The Complexity of Boolean Conjunctive Queries with Intersection Joins

TL;DR

This paper analyzes the computational complexity of Boolean conjunctive queries with intersection joins, introducing a new width measure (IJ-width) and a syntactic acyclicity notion (iota-acyclicity) to characterize tractable cases.

Contribution

It establishes a complexity equivalence for intersection joins, introduces IJ-width and iota-acyclicity, and characterizes when such queries can be computed efficiently.

Findings

Complexity of intersection join queries matches the hardest equality join disjunctions.

Iota-acyclicity characterizes queries with linear-time computability.
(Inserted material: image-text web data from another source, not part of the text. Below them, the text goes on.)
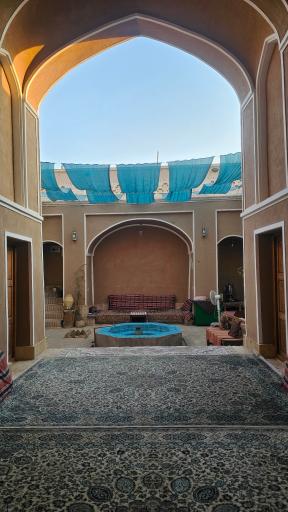 عکس اقامتگاه بومگردی خشت و ماه اردکان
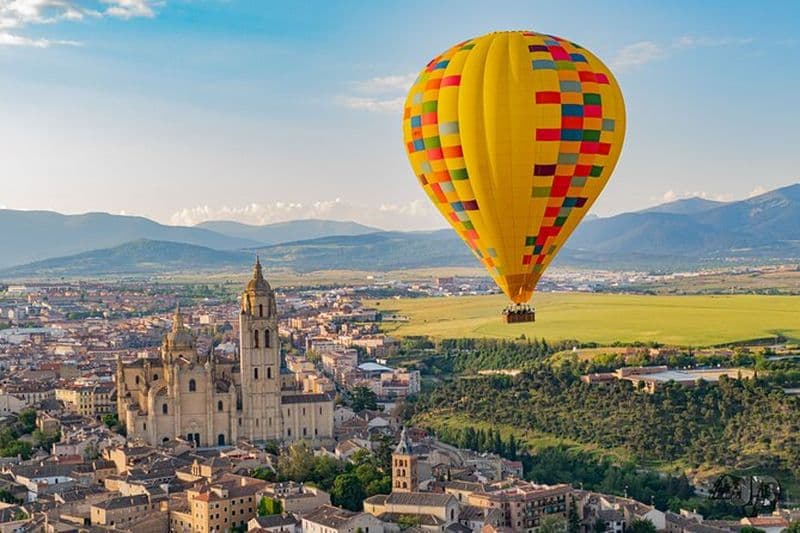 Balade en montgolfière au-dessus de Ségovie avec transport optionnel depuis Madrid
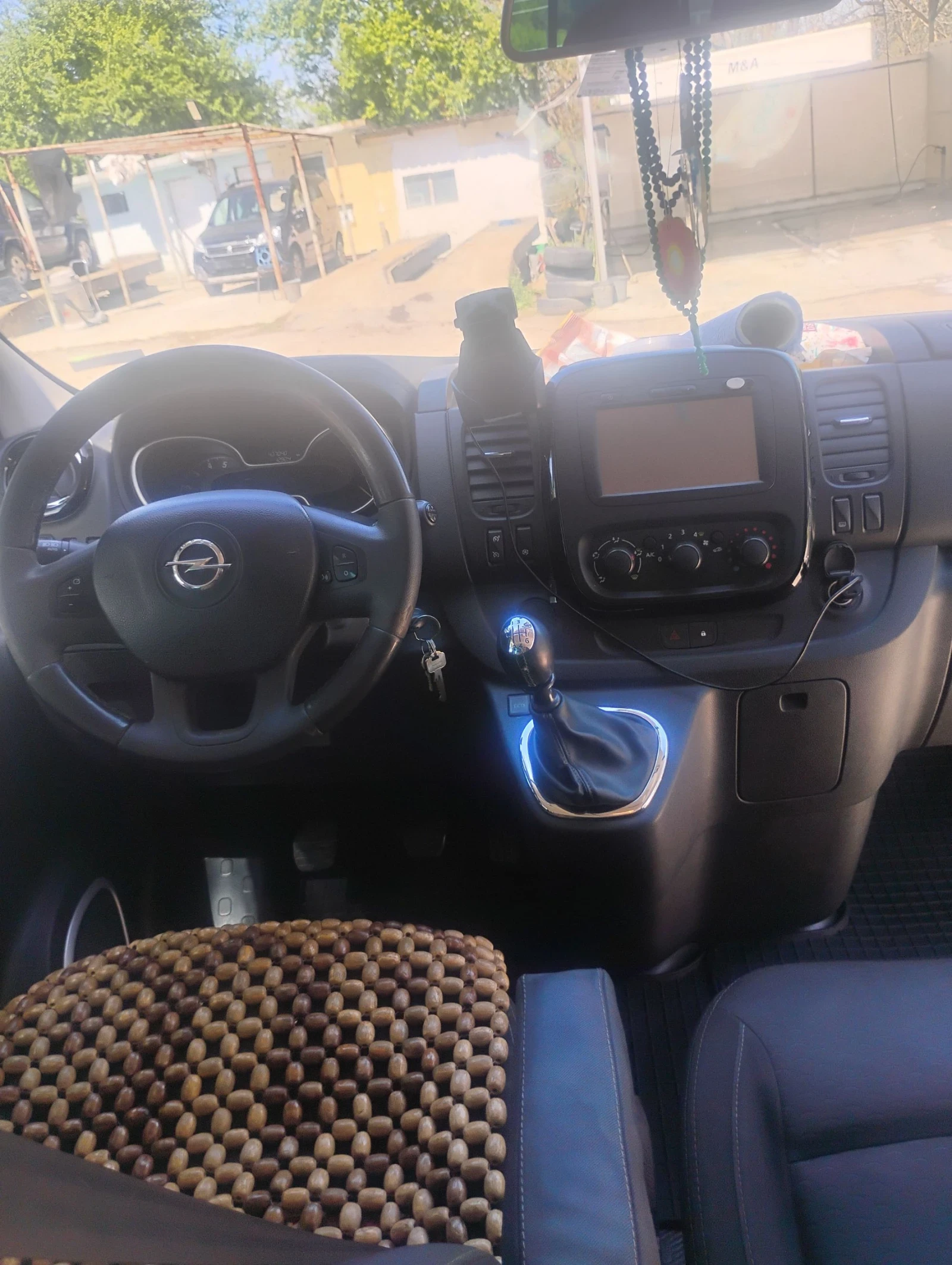 Opel Vivaro  - изображение 10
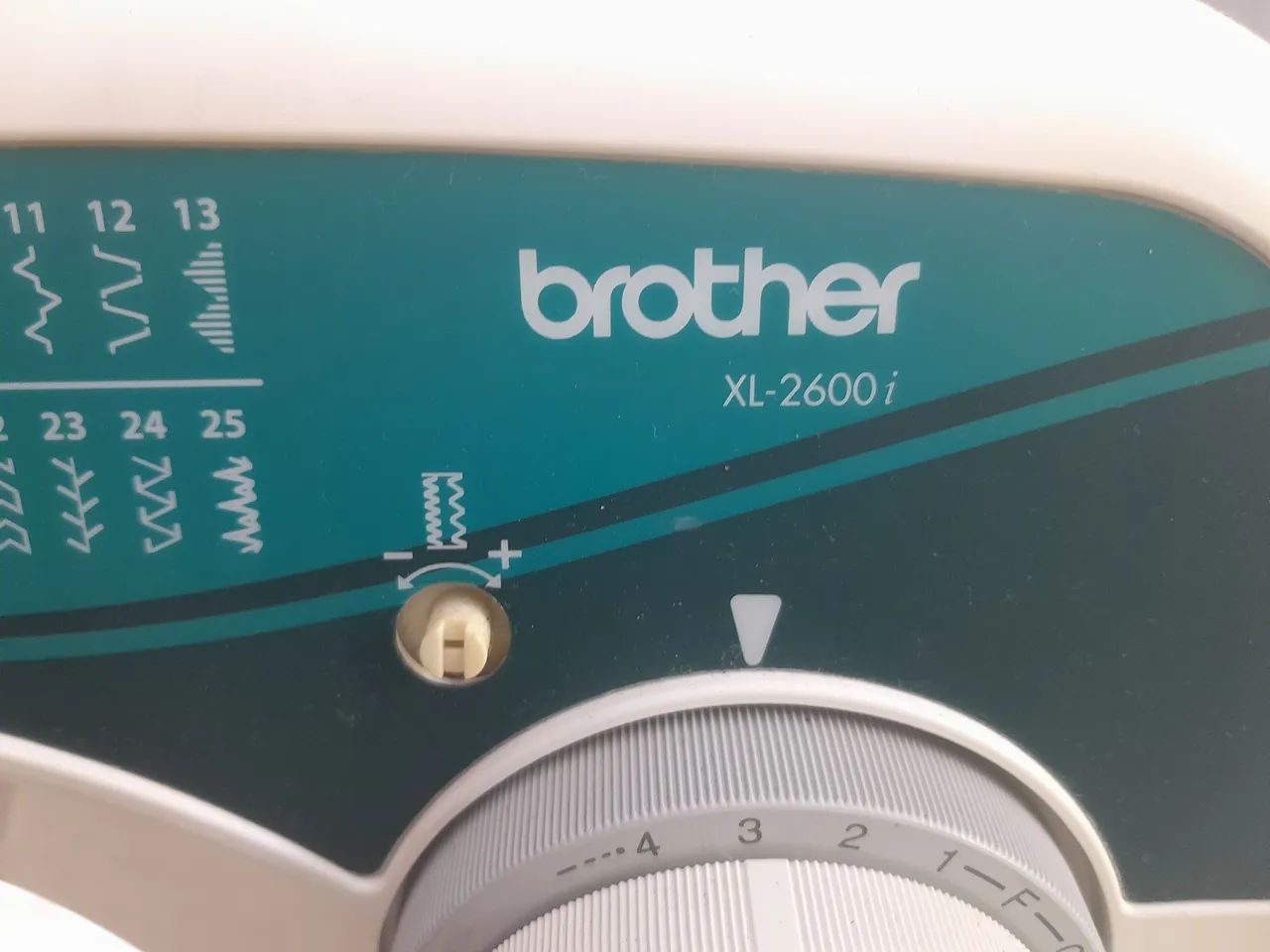 Máquina de costura Brother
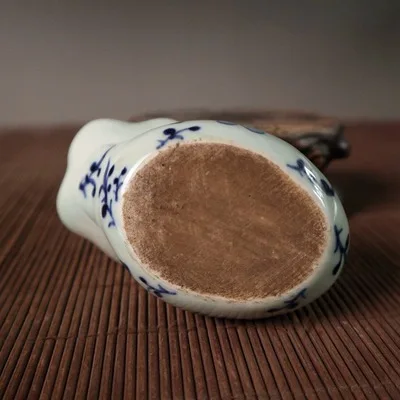 

Exquisite Retro Blue and white famille rose (Swan. Candlestick) home decoration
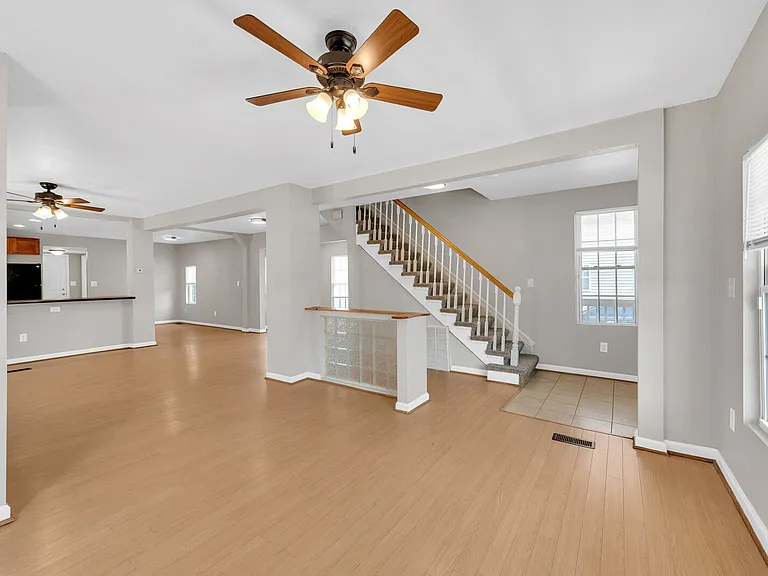 1009 Elkin St — Photo 7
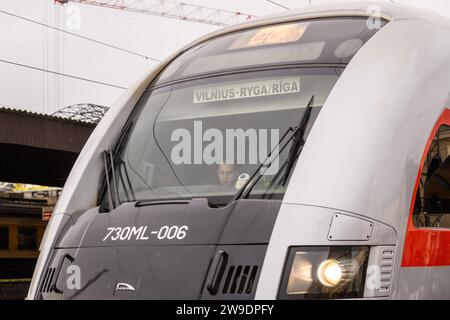 RIGA, Lettonie. 27 décembre 2023. La première ministre lituanienne Ingrida Simonyte arrive à Riga par la nouvelle ligne ferroviaire internationale Vilnius-Riga. Crédit : Gints Ivuskans/Alamy Live News Banque D'Images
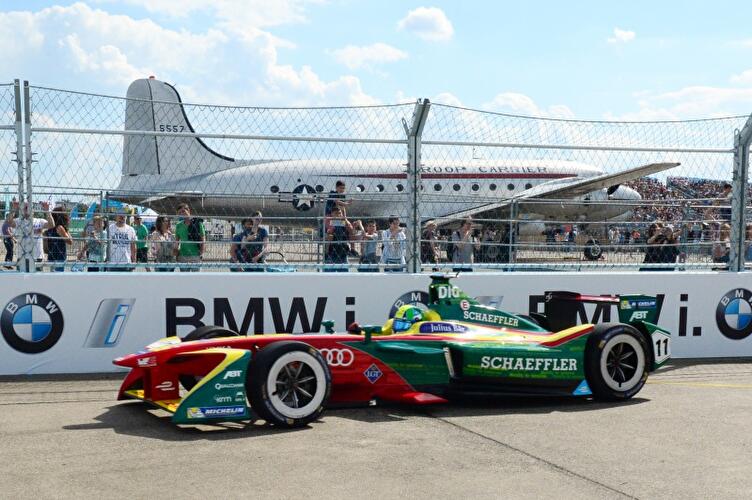 Rosenqvist gewinnt Formel-E-Rennen in Berlin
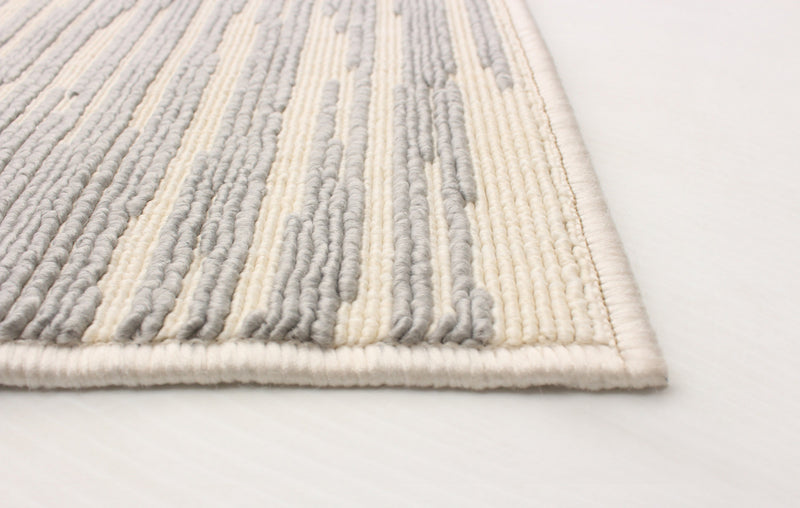 Carpette Eadda gris clair 4 pi 7 po x 6 pi 7 po
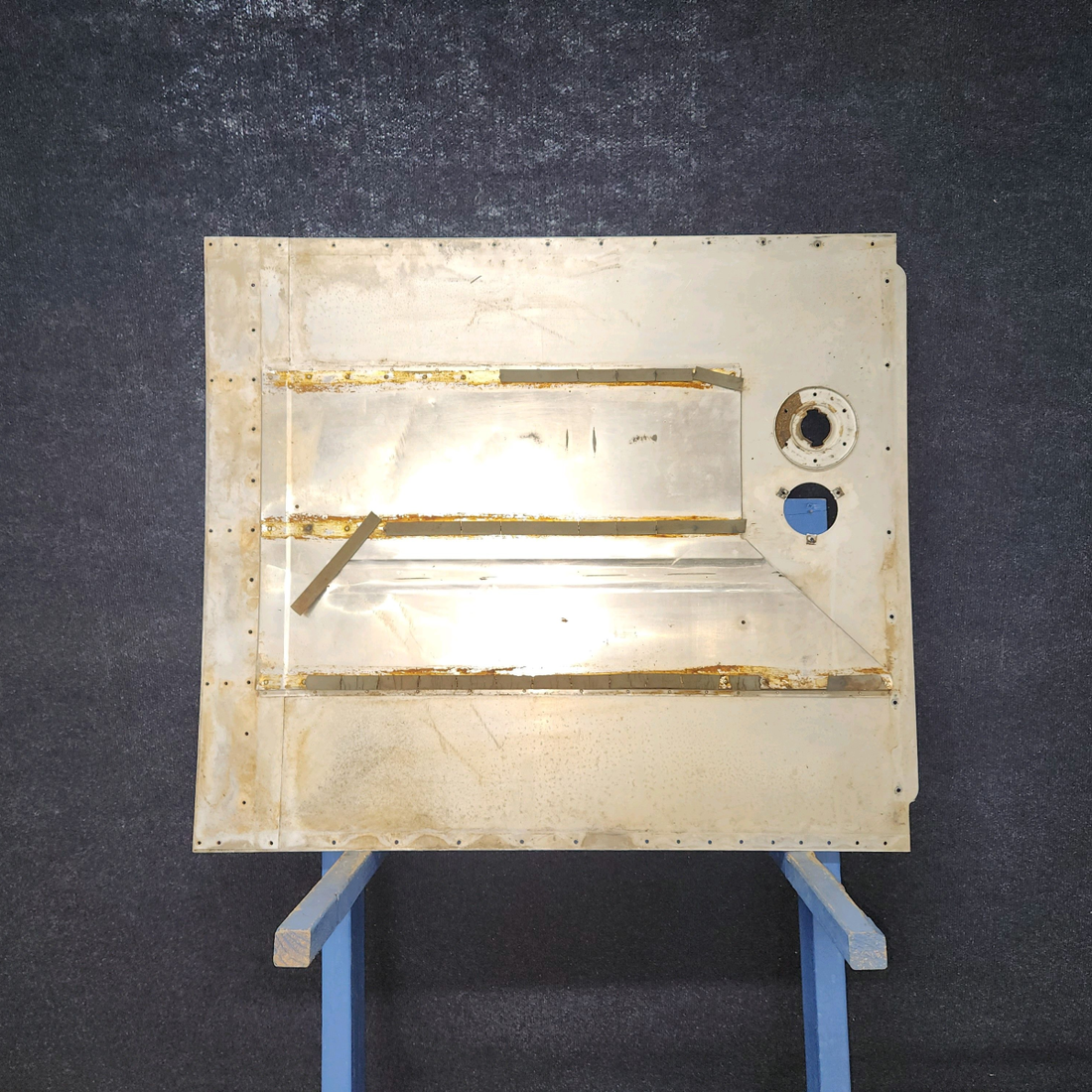 Used aircraft parts for sale, 0523521-26 cessna 172N Fuel Tank Well Cover Assembly – RH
Non-iota-acyclic queries are as hard as the triangle query with equality joins.

Abstract

Intersection joins over interval data are relevant in spatial and temporal data settings. A set of intervals join if their intersection is non-empty. In case of point intervals, the intersection join becomes the standard equality join. We establish the complexity of Boolean conjunctive queries with intersection joins by a many-one equivalence to disjunctions of Boolean conjunctive queries with equality joins. The complexity of any query with intersection joins is that of the hardest query with equality joins in the disjunction exhibited by our equivalence. This is captured by a new width measure called the IJ-width. We also introduce a new syntactic notion of acyclicity called iota-acyclicity to characterise the class of Boolean queries with intersection joins that admit linear time computation modulo a poly-logarithmic factor in the data size. Iota-acyclicity is for intersection joins what alpha-acyclicity is for equality joins. It strictly sits between gamma-acyclicity and Berge-acyclicity. The intersection join queries that are not iota-acyclic are at least as hard as the Boolean triangle query with equality joins, which is widely considered not computable in linear time.